Network Architecture
A compact MLP with three hidden layers (64 neurons each) processes $\mathbf{z}_{\text{LPE}}(\mathbf{x})$. For image reconstruction a leaky‑ReLU activation is used; for SDFs a signed‑distance output head with a final tanh activation is employed.
Training
Both the MLP weights $\theta$ and the latent coefficients ${\mathbf{a}{c}}$ are optimized jointly using Adam with learning rates $\eta{\theta}=10^{-3}$ and $\eta_{a}=10^{-2}$. The loss for image reconstruction is
\[\mathcal{L}_{\text{img}} = \frac{1}{|\Omega|}\sum_{\mathbf{x}\in\Omega}\big\| \mathrm{MLP}_{\theta}(\mathbf{z}_{\text{LPE}}(\mathbf{x})) - I(\mathbf{x})\big\|_{2}^{2},\]and for SDFs
\[\mathcal{L}_{\text{SDF}} = \frac{1}{|\Omega|}\sum_{\mathbf{x}\in\Omega}\big| \mathrm{MLP}_{\theta}(\mathbf{z}_{\text{LPE}}(\mathbf{x})) - \phi_{\text{gt}}(\mathbf{x})\big|,\]where $\phi_{\text{gt}}$ is the ground‑truth signed distance.
Limitations
- Axis‑aligned artifacts: Because the underlying Fourier basis is aligned with the coordinate axes, LPE inherits the same grid‑like ringing artifacts, especially noticeable on smooth surfaces.

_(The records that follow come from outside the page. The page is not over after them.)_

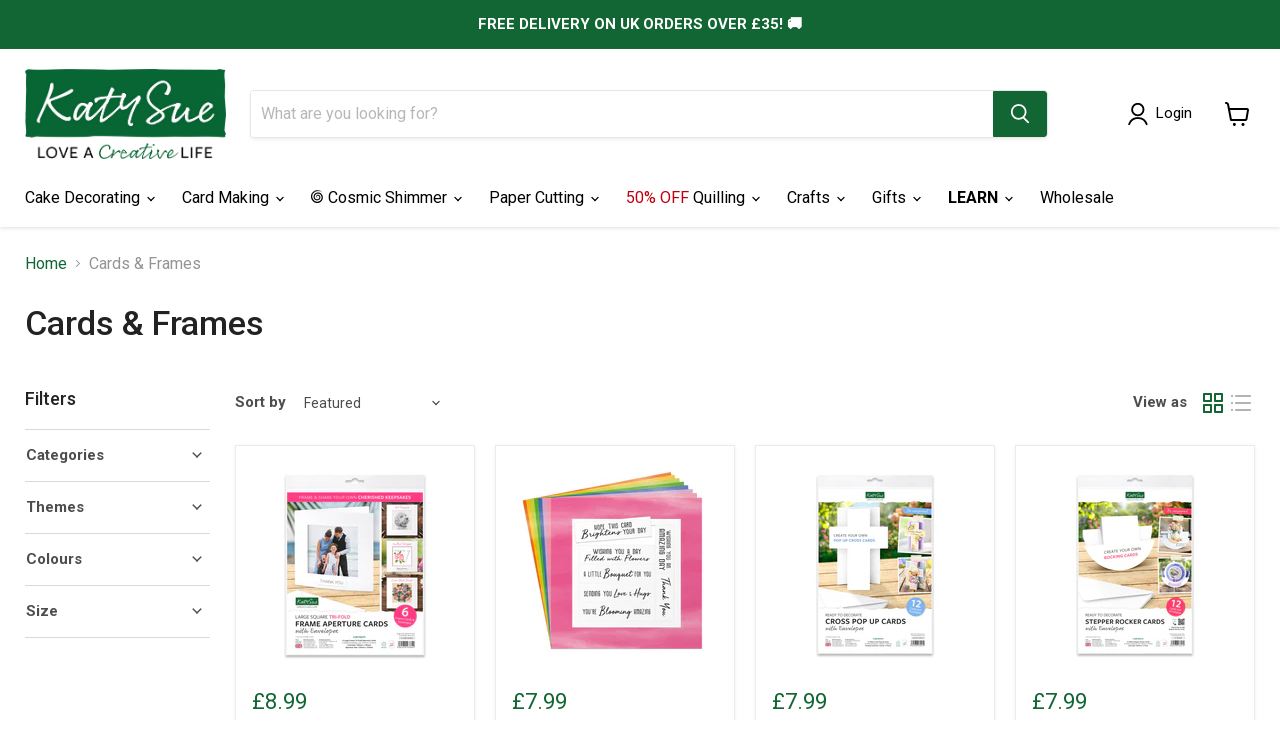

--- FILE ---
content_type: text/css;charset=utf-8
request_url: https://use.typekit.net/reb6tlg.css
body_size: 446
content:
/*
 * The Typekit service used to deliver this font or fonts for use on websites
 * is provided by Adobe and is subject to these Terms of Use
 * http://www.adobe.com/products/eulas/tou_typekit. For font license
 * information, see the list below.
 *
 * rollerscript-rough:
 *   - http://typekit.com/eulas/00000000000000007735a931
 * rollerscript-smooth:
 *   - http://typekit.com/eulas/00000000000000007735a92c
 *
 * © 2009-2025 Adobe Systems Incorporated. All Rights Reserved.
 */
/*{"last_published":"2022-09-09 11:39:43 UTC"}*/

@import url("https://p.typekit.net/p.css?s=1&k=reb6tlg&ht=tk&f=36333.36334&a=80018540&app=typekit&e=css");

@font-face {
font-family:"rollerscript-smooth";
src:url("https://use.typekit.net/af/03b7db/00000000000000007735a92c/30/l?primer=7cdcb44be4a7db8877ffa5c0007b8dd865b3bbc383831fe2ea177f62257a9191&fvd=n4&v=3") format("woff2"),url("https://use.typekit.net/af/03b7db/00000000000000007735a92c/30/d?primer=7cdcb44be4a7db8877ffa5c0007b8dd865b3bbc383831fe2ea177f62257a9191&fvd=n4&v=3") format("woff"),url("https://use.typekit.net/af/03b7db/00000000000000007735a92c/30/a?primer=7cdcb44be4a7db8877ffa5c0007b8dd865b3bbc383831fe2ea177f62257a9191&fvd=n4&v=3") format("opentype");
font-display:auto;font-style:normal;font-weight:400;font-stretch:normal;
}

@font-face {
font-family:"rollerscript-rough";
src:url("https://use.typekit.net/af/d78721/00000000000000007735a931/30/l?primer=7cdcb44be4a7db8877ffa5c0007b8dd865b3bbc383831fe2ea177f62257a9191&fvd=n4&v=3") format("woff2"),url("https://use.typekit.net/af/d78721/00000000000000007735a931/30/d?primer=7cdcb44be4a7db8877ffa5c0007b8dd865b3bbc383831fe2ea177f62257a9191&fvd=n4&v=3") format("woff"),url("https://use.typekit.net/af/d78721/00000000000000007735a931/30/a?primer=7cdcb44be4a7db8877ffa5c0007b8dd865b3bbc383831fe2ea177f62257a9191&fvd=n4&v=3") format("opentype");
font-display:auto;font-style:normal;font-weight:400;font-stretch:normal;
}

.tk-rollerscript-smooth { font-family: "rollerscript-smooth",sans-serif; }
.tk-rollerscript-rough { font-family: "rollerscript-rough",sans-serif; }


--- FILE ---
content_type: text/javascript
request_url: https://katysuedesigns.com/cdn/shop/t/101/assets/freegifts-offers-data.js?v=137473593798398358951766073252
body_size: -310
content:
let fgData={offers:[],settings:{gift_format:"same_as_original_products",auto_add_gift:!0,sync_quantity:!1,cal_gift_discount:"compare_at_price",using_draft_order:!1,select_one_gift_price:!1,manual_input_inventory:!1,compare_gift_price_with_product:!1,delete_gift_after_turn_off_offer:!0,not_show_gift_if_already_on_cart:!1},appearance:{gift_icon:{product_page:{gift_icon:{size:"50",status:!0},gift_thumbnail:{size:"100",title:"Free Gift",status:!0}},gift_icon_path:"images/fg-icons/fg-icon-red.png",collection_page:{size:"50",status:!0}},gift_slider:{color:{add_to_cart_color:"#FFFFFF",product_title_color:"#000000",original_price_color:"#121212",add_to_cart_btn_color:"#7367f0",discounted_price_color:"#ea5455",gift_slider_title_color:"#121212"},others:{hidden_brand_mark:!1},general:{running_text:"",select_gift_btn:"Select variants",show_pagination:!0,gift_popup_title:"Select your free gift!",show_product_title:!0,show_variant_title:!0,add_to_cart_btn_title:"Add to cart",number_product_slider:4,show_gift_for_customer:"by_variants"}},promotion_message:{text_color:"#ffffff",background_color:"#F72119",show_on_cart_page:!0}}};
//# sourceMappingURL=/cdn/shop/t/101/assets/freegifts-offers-data.js.map?v=137473593798398358951766073252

- Memory scaling with dimensionality: The number of latent coefficients grows linearly with the input dimension $d$. For high‑dimensional tasks (e.g., 5‑D radiance fields) the memory cost becomes significant.
- Single‑resolution grid: The current implementation uses a single low‑resolution grid; while competitive, it does not fully exploit the benefits of multi‑resolution hierarchies.
- Hash collisions: Although LPE avoids hash‑based collisions, extending it to multi‑resolution hash grids may re‑introduce such artifacts unless carefully managed.
Conclusion
The authors present Local Positional Encoding, a novel hybrid encoding that equips a small MLP with the ability to learn high‑frequency functions while keeping memory usage low. By learning per‑cell amplitude modulation of Fourier features, LPE adapts to spatially varying signal content, leading to superior visual fidelity in both 2‑D image reconstruction and 3‑D SDF modeling. Empirical results demonstrate faster early‑stage convergence compared to pure grid encodings and comparable performance to state‑of‑the‑art multi‑resolution hash encodings, despite using a single‑level grid.
Future Directions
- Mitigating axis‑aligned artifacts – Investigate alternative basis functions (e.g., learned directional Fourier bases or spherical harmonics) to reduce ringing.
- Multi‑resolution extension – Incorporate a hierarchy of grids (or hash tables) into LPE, enabling finer detail capture without excessive memory.
- Coefficient compression – Explore low‑rank factorization or quantization of the latent coefficients to further reduce memory for high‑dimensional inputs.
- Application to neural radiance fields – Integrate LPE into NeRF‑style view synthesis pipelines, potentially replacing or augmenting existing hash‑based encodings.
- Adaptive frequency selection – Dynamically adjust the set of frequencies ${f_{k}}$ per cell based on local signal complexity, akin to adaptive Fourier feature selection.